It was a great ride for a while. Dr Gray welcomed you as a partner to the practice, although you both kept separate families of patients. Your contract stipulates that in the event of death or disability of either party, the remaining partner would assume the responsibility of providing patient care. Gray initially appeared to be a good mentor—especially in practice management. He kept a keen eye on accounts and was a strong advocate for encouraging patients to pay their entire fee when treatment began. “Better in my pocket than theirs,” he’d always say. He owned the building independent of the partnership. However, recently he seemed to have become a bit disconnected with the practice, as his relationship with his wife has become challenged.
He shows up at the office one evening just as you are about to leave, and announces that he has decided that he had enough of clinical practice–especially in light of the recent complications in his life. Not only does he want you to treat the entire patient pool, but he also wants you to buy half of the practice and the building simultaneously. You tell him you’ll need to mull it over after seeking your wife’s input.
After some thought, you decide that the opportunity might be too good to pass up. The referring dentists and patients know you well, and their transition toward trusting you should be seamless. So you try to contact Gray by phone and text but have no luck.
A few days later, one of your patients holds up a note with the practice letterhead on it. It’s a form letter signed by Dr Gray. The note says he is transferring his patients to you immediately because his lease was just terminated—yet you know he owns the building. The notice also stipulates that you would complete any remaining patient care. But you’ve not yet had the opportunity to agree on the terms of the transfer of the practice. And you have no interest in owning the office space.
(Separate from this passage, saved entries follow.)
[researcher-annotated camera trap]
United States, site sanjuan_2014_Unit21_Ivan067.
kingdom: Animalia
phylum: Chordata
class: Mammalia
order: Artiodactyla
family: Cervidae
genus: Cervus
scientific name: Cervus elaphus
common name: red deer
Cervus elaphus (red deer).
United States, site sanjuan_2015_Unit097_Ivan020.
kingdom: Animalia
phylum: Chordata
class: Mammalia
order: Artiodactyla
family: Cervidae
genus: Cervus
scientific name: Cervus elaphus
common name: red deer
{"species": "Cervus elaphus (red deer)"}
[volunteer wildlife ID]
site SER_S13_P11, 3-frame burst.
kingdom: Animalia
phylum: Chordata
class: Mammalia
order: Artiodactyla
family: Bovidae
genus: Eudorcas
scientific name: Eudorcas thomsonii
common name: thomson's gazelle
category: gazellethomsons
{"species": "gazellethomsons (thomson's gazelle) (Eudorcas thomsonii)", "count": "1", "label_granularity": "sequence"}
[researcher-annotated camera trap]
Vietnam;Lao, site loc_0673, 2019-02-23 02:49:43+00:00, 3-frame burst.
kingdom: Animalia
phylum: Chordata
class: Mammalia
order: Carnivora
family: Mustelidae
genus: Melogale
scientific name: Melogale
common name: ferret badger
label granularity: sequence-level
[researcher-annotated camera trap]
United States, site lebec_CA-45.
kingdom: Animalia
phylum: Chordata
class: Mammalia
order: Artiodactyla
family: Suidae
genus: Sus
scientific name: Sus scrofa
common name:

It’s not until he finally contacts you that you realize a serious loophole in your contract, as it does not address the issue at hand. In a manner atypical of his usual demeanor, he tells you that he will promptly leave the practice because of family issues. When you ask him if he will reimburse you for his active patients who prepaid their entire treatment fee, he flatly declines. When you request some form of consideration for those patients who might need revised treatment plans, he curtly replies negatively. You feel an ethical responsibility to complete these cases or possibly invite litigation from discontented patients. Not only were the patients in the practice misled, but you feel trapped by your predicament. This is not the same man you knew—and you object to his new demeanor.
Change at all levels can be difficult, but internal practice transitions carry significant ethical and legal ramifications because they involve a balance of patient trust and economic concerns. The salient issues in an internal practice transfer involve continuity of care, availing a patient’s access to diagnostic records should they wish to transfer elsewhere, and avoiding abandonment. It’s all about keeping the patient’s welfare first. It’s easy to violate a patient’s trust in a storm of haste and the distraction of a deteriorated relationship. That aside, the ethical orthodontist should inform his patients well before his intended departure, produce appropriate transfer records for any patients who need them, and determine each patient’s remaining treatment time in collaboration with his successor. This will facilitate the determination of a cumulative value for the transfer of care from the departing doctor to the remaining doctor. Patients should bear no additional fees if their care is transferred within the same practice, especially if prepaid for professional services.
Patients deserve the opportunity to achieve the best possible result regardless of the internal politics within an office. As always, the patient’s welfare reigns supreme.
1. Koocher G.P.: Ethical and legal issues in professional practice transitions. Prof Psychol Res Pract 2003; 34: pp. 383-387.